▸ Supplied data
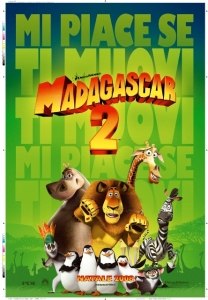 Мадагаскар 2: Побег в Африку (Побег с Мадагаскара) / Madagascar: Escape 2 Africa (2008)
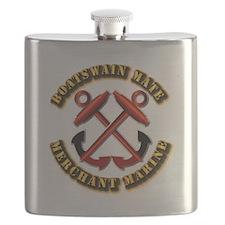 USMM - Boatswain Mate Flask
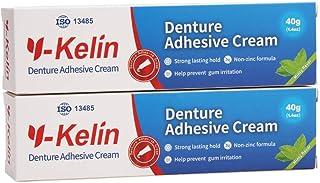 Y-Kelin Crema adhesiva para dentaduras postizas 40gr /1.4oz (2 PACK)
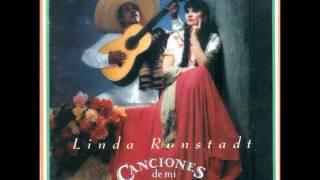 Linda Ronstadt - Dos Arbolitos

▸ Directions for this task
A verbatim transcript of the material above, with images dropped, is the expected output.

▸ Answer for this exercise
 Мадагаскар 2: Побег в Африку (Побег с Мадагаскара) / Madagascar: Escape 2 Africa (2008)
 USMM - Boatswain Mate Flask
 Y-Kelin Crema adhesiva para dentaduras postizas 40gr /1.4oz (2 PACK)
 Linda Ronstadt - Dos Arbolitos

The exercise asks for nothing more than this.